TRADE UNIONISM AND SCIENCE

Here we have the explanation of the savage rancor that so amazes
people who imagine that the controversy concerning vaccination is
a scientific one. It has really nothing to do with science. The
medical profession, consisting for the most part of very poor men
struggling to keep up appearances beyond their means, find
themselves threatened with the extinction of a considerable part
of their incomes: a part, too, that is easily and regularly
earned, since it is independent of disease, and brings every
person born into the nation, healthy or not, to the doctors. To
boot, there is the occasional windfall of an epidemic, with its
panic and rush for revaccination. Under such circumstances,
vaccination would be defended desperately were it twice as dirty,
dangerous, and unscientific in method as it actually is.

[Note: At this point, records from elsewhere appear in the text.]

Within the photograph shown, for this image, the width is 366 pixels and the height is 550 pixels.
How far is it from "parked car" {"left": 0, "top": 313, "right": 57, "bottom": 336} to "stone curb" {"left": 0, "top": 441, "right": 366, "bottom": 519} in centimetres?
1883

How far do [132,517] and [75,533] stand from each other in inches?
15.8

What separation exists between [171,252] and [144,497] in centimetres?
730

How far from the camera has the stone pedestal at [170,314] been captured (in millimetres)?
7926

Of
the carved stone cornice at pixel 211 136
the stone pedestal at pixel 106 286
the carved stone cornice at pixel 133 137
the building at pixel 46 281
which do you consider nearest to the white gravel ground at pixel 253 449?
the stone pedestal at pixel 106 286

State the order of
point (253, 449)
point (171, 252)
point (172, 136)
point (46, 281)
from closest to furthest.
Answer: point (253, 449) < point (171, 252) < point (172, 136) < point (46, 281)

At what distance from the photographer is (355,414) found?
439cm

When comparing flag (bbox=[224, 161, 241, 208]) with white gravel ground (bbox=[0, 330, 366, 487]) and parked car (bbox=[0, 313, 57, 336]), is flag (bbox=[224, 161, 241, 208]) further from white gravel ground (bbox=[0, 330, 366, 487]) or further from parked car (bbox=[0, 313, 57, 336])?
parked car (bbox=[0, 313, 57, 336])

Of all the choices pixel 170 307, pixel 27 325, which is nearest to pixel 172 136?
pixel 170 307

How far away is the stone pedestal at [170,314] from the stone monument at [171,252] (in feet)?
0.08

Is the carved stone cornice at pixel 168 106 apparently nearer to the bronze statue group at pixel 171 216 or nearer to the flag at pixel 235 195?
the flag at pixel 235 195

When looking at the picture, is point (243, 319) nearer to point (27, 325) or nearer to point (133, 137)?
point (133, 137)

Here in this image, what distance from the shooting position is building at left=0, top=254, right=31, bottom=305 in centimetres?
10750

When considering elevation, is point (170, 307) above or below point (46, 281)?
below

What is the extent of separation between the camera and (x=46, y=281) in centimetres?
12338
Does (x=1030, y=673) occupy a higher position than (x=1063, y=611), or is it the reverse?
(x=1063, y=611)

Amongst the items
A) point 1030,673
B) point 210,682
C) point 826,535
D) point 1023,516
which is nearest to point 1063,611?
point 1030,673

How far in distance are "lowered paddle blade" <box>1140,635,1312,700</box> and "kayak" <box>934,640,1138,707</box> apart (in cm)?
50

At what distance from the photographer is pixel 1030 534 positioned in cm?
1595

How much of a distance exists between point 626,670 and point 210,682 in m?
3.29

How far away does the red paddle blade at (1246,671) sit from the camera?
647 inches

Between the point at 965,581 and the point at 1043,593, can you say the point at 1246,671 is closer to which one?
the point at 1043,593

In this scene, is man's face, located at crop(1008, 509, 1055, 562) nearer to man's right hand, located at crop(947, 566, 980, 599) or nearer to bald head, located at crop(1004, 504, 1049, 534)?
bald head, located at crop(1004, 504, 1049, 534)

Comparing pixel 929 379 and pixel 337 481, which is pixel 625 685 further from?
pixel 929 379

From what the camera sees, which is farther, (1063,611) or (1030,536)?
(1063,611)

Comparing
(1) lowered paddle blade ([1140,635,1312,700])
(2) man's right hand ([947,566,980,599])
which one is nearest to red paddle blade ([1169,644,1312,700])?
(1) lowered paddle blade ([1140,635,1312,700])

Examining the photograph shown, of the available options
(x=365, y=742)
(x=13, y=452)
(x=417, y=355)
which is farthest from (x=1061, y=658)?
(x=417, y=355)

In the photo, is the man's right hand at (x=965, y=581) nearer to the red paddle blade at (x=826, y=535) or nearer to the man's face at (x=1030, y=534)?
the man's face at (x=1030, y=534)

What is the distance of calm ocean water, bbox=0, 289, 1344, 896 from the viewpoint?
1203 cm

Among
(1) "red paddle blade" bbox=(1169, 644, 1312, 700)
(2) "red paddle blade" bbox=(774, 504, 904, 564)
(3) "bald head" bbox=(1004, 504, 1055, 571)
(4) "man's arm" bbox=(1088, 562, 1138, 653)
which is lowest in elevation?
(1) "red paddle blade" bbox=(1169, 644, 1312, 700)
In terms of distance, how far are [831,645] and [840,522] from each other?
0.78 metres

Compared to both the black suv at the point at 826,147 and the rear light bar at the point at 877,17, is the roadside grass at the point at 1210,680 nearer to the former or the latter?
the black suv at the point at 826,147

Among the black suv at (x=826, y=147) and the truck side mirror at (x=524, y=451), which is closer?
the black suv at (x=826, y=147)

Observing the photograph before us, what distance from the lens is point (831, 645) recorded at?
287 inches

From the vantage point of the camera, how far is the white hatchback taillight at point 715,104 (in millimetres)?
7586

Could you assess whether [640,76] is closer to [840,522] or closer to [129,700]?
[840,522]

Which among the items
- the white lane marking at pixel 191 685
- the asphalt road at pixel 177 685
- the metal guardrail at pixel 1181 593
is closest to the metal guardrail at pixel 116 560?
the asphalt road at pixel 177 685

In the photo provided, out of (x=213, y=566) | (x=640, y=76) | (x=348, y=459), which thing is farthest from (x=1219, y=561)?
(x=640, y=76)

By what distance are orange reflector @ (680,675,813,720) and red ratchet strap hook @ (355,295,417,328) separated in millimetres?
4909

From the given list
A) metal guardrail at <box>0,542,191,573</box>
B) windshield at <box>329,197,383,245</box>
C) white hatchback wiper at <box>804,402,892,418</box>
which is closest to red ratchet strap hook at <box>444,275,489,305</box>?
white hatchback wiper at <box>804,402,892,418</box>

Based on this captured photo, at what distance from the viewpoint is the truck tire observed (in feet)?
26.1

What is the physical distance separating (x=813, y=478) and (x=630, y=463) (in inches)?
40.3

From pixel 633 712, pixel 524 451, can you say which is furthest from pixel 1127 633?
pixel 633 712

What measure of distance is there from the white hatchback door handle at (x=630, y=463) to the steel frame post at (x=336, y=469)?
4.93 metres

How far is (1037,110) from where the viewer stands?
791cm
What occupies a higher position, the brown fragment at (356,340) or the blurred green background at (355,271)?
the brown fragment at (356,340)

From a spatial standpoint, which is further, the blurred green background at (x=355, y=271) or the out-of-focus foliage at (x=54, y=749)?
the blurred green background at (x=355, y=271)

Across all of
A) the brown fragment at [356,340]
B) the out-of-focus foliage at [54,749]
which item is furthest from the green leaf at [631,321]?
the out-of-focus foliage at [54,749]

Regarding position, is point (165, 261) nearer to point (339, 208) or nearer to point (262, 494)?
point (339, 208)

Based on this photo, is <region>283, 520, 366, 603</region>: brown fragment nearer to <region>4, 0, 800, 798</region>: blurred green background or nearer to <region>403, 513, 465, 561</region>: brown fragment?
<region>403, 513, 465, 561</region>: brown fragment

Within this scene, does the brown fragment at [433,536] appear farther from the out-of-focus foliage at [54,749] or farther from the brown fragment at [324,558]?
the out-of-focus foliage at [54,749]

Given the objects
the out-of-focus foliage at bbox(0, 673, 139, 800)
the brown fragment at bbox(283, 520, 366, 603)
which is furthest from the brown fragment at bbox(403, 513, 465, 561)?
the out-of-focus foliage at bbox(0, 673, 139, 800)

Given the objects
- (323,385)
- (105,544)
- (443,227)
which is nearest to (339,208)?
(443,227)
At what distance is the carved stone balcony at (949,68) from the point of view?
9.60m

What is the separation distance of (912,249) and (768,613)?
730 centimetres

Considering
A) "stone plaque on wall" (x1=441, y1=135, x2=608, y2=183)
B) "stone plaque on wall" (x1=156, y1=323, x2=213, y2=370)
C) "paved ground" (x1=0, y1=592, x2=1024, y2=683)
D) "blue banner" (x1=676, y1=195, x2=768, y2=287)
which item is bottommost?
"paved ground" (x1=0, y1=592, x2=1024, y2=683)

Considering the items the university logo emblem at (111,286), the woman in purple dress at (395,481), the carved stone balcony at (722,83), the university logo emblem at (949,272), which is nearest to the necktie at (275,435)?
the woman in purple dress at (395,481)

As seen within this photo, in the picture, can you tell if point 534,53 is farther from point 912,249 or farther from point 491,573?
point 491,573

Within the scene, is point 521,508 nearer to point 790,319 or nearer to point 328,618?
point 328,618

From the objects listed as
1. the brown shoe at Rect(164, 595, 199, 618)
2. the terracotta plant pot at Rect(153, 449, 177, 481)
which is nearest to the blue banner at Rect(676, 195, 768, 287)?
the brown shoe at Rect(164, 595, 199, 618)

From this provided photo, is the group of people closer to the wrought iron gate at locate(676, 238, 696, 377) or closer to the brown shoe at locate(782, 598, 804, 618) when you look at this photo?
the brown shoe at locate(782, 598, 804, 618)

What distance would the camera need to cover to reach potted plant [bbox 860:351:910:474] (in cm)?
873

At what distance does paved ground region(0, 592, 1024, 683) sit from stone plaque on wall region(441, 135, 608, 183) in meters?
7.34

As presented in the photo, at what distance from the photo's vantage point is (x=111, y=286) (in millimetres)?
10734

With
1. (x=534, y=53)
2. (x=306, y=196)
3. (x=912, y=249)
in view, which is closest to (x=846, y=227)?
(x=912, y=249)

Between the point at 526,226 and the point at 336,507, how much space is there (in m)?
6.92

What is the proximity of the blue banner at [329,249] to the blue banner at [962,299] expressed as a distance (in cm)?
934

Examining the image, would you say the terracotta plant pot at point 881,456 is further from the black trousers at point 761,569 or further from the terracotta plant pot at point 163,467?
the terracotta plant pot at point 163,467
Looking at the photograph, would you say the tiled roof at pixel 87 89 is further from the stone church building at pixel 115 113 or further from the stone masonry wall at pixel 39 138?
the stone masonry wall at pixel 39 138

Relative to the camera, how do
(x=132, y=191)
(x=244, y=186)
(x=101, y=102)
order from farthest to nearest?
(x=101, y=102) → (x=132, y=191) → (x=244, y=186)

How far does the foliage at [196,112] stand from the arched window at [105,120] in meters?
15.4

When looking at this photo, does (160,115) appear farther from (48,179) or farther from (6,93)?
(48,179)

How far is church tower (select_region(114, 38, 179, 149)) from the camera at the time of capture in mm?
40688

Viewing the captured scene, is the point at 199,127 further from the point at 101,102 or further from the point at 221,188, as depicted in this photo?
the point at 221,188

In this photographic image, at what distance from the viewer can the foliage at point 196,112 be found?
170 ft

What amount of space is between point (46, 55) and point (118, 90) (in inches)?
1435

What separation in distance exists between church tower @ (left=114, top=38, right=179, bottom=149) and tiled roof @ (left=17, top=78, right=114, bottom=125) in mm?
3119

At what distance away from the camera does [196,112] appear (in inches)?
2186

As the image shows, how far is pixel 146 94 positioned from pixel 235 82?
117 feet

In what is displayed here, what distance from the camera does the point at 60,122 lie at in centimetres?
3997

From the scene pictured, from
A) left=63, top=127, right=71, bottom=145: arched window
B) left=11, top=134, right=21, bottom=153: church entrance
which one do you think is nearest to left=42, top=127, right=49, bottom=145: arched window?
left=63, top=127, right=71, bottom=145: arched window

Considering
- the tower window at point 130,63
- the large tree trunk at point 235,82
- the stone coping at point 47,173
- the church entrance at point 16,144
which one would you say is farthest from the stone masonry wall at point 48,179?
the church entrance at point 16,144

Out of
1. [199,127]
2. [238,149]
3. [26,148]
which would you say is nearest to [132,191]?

The note
of fury in the defence, the feeling that the anti-vaccinator is
doing a cruel, ruinous, inconsiderate thing in a mood of
indignant folly: all this, so puzzling to the observer who knows
nothing of the economic side of the question, and only sees that
the anti-vaccinator, having nothing whatever to gain and a good
deal to lose by placing himself in opposition to the law and to
the outcry that adds private persecution to legal penalties, can
have no interest in the matter except the interest of a reformer
in abolishing a corrupt and mischievous superstition, becomes
intelligible the moment the tragedy of medical poverty and the
lucrativeness of cheap vaccination is taken into account.